Die Regenbogenbrücke
Vor einem Jahr drang ein Vermummter in das Tel Aviver Lesben- und Schwulenzentrum Agudah ein und feuerte um sich. Zwei Menschen waren sofort tot. Jetzt schließen sich Berliner, Kölner und Tel Aviver Lesben und Schwule zusammen.
Bastian Finke erinnert sich noch genau an die Nachrichten vom Anschlag auf die Agudah. Der Leiter des Überfalltelefons Maneo hilft schwulen Gewaltopfern in Berlin. Und dann der Schock: zwei Todesopfer im Schwulen- und Lesbenzentrum in Tel Aviv.
"Ein Anschlag auf einen Schutzraum für junge Lesben und Schwule. Das hat uns sehr, sehr berührt."
Denn in der Agudah sollten junge Schwule und Lesben in Gruppen Selbstvertrauen entwickeln,
lernen, sich am Arbeitsplatz gegen Diskriminierung zu wehren oder die Schwierigkeiten im Elternhaus besprechen. Solche Zentren gibt es in New York genauso wie in Paris, Hamburg oder Berlin.
Der Anschlag in Tel Aviv führte zu weltweitem Entsetzen. In ganz Europa hielten erschütterte Menschen Mahnwachen ab – zeitgleich mit einer Demonstration in Tel Aviv.
"Und auch wir haben vor unserem Projekt eine Mahnwache durchgeführt. Kurz darauf haben wir Freunde in Tel Aviv kontaktiert und gefragt: Was haltet Ihr von dieser Idee? Wir würden Euch gerne ein Jahr später einladen. Oftmals sind am Anfang viele Hilfsangebote, die dann relativ schnell abebben und dann bleibt relativ wenig zurück."
Die "Regenbogenbrücke" dagegen soll Bestand haben. So nennt sich das deutsch-israelische Projekt, das am Mittwoch in der Jüdischen Gemeinde zu Berlin vorgestellt wurde, denn die Regenbogenfarben stehen für schwules und lesbisches Selbstbewusstsein.
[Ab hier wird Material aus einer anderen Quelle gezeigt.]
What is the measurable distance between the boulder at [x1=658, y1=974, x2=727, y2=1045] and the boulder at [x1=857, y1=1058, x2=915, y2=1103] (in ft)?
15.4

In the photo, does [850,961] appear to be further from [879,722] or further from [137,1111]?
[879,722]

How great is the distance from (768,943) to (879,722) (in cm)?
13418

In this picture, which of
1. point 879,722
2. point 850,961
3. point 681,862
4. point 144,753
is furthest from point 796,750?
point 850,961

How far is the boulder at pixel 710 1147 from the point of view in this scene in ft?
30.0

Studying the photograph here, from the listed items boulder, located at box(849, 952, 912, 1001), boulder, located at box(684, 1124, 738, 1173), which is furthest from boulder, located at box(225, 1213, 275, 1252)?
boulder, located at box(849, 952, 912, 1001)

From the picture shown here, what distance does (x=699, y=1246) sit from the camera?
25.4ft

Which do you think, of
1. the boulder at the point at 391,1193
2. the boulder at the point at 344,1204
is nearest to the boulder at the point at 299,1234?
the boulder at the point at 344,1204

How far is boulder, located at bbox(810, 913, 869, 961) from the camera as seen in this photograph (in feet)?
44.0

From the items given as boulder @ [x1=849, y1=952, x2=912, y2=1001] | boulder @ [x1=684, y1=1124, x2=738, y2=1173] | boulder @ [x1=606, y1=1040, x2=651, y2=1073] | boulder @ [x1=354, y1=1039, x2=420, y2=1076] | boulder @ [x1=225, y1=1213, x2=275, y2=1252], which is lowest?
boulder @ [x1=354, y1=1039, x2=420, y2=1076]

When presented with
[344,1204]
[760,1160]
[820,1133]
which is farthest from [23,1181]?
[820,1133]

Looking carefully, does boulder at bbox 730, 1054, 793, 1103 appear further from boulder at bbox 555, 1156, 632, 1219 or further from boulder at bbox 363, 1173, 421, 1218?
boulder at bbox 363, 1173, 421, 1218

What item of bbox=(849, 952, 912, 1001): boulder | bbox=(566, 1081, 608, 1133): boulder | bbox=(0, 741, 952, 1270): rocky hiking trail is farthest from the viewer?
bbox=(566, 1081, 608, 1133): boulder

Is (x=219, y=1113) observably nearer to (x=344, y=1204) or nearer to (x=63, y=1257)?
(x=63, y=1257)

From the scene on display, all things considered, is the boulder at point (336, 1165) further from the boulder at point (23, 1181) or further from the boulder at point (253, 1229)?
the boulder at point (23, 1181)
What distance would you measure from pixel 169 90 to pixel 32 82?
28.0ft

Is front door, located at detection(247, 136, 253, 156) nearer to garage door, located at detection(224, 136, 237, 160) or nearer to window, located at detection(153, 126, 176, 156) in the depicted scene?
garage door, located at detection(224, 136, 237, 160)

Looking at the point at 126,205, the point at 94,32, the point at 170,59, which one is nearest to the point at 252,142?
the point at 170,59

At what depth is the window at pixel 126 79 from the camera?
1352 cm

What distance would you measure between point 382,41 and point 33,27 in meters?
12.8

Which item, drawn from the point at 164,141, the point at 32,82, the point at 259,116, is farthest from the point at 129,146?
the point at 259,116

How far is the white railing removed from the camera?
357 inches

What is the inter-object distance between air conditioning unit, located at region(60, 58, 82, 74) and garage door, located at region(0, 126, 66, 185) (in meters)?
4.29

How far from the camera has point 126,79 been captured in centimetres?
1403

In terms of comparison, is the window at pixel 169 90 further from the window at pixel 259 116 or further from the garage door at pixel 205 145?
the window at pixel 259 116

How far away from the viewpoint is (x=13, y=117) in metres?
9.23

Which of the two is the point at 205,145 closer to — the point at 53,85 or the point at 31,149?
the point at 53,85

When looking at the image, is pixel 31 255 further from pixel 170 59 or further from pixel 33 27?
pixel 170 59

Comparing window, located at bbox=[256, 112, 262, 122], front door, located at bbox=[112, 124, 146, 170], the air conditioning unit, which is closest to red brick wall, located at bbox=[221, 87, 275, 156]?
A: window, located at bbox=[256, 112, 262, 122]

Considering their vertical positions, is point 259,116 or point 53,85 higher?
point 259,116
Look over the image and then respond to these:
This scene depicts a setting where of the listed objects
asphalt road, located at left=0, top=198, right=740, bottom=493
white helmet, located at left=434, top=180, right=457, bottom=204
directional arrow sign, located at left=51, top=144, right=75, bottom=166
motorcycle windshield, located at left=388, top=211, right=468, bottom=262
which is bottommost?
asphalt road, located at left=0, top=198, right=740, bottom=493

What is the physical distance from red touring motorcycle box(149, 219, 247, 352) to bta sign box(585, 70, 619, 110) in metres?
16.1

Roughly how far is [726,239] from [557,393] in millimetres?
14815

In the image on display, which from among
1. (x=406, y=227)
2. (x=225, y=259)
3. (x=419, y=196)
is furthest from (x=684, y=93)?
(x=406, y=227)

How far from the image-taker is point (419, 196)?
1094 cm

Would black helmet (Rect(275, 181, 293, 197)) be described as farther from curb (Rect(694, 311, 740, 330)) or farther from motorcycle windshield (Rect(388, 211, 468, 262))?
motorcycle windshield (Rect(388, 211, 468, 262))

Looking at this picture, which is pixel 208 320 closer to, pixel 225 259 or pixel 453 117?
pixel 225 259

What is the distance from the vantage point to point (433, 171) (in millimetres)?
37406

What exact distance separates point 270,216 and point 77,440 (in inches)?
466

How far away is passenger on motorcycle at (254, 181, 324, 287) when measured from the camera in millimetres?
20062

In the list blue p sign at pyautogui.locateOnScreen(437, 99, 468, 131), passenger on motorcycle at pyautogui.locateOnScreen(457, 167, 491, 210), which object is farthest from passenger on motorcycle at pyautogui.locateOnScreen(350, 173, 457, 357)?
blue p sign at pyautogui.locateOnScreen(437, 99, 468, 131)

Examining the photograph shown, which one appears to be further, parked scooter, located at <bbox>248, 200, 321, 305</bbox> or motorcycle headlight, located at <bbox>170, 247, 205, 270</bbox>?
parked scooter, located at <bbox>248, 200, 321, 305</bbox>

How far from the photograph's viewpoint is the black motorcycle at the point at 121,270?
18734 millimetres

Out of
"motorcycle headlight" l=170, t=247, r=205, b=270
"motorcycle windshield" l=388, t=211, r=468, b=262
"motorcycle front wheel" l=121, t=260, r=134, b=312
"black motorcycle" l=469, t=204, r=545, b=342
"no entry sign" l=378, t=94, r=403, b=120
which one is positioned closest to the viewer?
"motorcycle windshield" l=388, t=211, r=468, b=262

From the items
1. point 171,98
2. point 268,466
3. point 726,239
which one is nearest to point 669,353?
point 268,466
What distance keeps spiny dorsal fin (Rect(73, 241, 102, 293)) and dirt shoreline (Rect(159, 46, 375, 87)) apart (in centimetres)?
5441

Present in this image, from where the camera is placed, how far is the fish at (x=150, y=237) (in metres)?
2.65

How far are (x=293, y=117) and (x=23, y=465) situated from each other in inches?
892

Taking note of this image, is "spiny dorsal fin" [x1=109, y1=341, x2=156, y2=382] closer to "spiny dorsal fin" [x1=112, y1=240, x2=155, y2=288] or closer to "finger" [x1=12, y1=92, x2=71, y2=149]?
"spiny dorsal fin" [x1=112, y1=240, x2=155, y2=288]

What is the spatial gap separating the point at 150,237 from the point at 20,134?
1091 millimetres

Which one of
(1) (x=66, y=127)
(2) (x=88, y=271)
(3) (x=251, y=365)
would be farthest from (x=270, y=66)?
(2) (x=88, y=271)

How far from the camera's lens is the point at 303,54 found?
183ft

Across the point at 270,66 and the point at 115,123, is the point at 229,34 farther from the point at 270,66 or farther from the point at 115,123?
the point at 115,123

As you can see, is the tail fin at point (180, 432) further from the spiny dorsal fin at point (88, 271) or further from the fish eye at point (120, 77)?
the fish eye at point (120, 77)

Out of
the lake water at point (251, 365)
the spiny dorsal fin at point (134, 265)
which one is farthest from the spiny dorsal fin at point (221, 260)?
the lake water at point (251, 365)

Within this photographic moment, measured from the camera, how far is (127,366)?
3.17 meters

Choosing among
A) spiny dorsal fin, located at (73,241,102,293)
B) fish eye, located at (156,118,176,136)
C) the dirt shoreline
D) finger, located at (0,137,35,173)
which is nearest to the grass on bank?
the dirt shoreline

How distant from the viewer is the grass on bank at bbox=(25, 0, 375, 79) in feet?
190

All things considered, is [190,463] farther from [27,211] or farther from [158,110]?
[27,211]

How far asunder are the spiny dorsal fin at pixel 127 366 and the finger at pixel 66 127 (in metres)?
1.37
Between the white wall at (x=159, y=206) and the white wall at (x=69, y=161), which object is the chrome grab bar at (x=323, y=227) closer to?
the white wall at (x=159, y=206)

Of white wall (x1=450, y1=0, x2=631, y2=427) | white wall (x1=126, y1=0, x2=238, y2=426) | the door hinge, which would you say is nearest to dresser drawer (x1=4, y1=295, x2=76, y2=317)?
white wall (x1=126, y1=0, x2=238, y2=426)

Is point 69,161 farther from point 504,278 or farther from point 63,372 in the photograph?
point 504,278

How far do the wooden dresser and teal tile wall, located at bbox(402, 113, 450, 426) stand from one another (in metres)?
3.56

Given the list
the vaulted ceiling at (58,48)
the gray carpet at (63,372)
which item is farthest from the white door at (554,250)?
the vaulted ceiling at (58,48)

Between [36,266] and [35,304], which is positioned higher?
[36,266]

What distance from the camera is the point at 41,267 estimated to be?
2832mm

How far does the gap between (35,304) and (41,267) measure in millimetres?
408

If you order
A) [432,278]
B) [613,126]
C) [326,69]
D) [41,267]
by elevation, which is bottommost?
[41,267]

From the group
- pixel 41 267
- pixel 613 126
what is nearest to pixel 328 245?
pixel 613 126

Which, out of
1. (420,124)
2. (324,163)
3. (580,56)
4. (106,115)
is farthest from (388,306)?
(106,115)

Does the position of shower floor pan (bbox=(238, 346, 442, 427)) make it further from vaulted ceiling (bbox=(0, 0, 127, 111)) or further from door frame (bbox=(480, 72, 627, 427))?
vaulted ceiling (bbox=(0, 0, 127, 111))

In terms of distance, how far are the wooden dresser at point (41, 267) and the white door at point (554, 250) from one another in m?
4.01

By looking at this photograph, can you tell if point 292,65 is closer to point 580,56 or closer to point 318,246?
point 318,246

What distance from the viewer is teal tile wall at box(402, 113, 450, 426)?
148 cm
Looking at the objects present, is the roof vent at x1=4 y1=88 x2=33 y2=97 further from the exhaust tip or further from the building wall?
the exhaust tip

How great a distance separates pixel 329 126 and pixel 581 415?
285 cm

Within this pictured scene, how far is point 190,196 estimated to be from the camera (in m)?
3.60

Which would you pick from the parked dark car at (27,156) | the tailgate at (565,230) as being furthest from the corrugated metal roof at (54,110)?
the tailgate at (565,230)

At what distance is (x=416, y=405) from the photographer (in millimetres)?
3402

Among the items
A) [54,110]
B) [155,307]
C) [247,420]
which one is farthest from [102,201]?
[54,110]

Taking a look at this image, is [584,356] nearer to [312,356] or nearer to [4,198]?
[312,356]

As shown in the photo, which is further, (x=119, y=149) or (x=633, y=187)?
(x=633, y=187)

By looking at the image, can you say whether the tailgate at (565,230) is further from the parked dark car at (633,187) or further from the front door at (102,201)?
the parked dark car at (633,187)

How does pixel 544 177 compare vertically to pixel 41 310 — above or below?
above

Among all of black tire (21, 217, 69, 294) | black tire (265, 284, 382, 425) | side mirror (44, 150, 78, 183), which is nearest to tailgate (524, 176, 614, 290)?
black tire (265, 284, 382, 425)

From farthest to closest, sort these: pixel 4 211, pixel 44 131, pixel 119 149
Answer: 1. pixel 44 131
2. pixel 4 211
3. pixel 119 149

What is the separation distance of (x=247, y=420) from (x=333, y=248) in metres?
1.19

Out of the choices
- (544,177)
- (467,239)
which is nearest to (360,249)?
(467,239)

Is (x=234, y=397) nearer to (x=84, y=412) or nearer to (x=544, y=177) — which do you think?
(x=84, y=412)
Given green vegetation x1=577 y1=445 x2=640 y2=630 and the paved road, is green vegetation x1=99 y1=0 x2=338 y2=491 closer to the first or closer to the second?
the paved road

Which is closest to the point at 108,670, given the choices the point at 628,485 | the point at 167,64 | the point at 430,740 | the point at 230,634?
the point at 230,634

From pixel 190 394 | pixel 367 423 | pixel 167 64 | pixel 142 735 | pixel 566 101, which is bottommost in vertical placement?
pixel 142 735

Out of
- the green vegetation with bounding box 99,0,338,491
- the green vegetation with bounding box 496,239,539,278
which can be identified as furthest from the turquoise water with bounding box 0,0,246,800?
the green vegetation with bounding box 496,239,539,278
In Tel Aviv sind die Aufkleber mit den vielen Farben genauso wie in Köln und Berlin zu finden - an unzähligen Fahrrädern, Autos, an Türen von Buchläden und Caféfensterscheiben.
Vor zwei Monaten reisten die deutschen Initiatoren der Regenbogenbrücke nach Tel Aviv und ließen sich den Ort des Anschlags zeigen. Unter ihnen der schwule SPD-Politiker Tom Schreiber, Mitglied im Berliner Abgeordnetenhaus.
"Es war schon sehr beeindruckend, wie der Sozialpädagoge uns erzählt hat, wie der Attentäter reinkam, wo die beiden jungen Menschen erschossen wurden und lagen, wo der Attentäter wieder raus ist. Man konnte sich ausmalen, wie die Situation gewesen sein muss. Es war ja abends gewesen, ringsrum sind Restaurants und Mietshäuser. Der eine oder andere hat gedacht, da fiel ein Schuss, weil im Fernsehen ein Krimi lief."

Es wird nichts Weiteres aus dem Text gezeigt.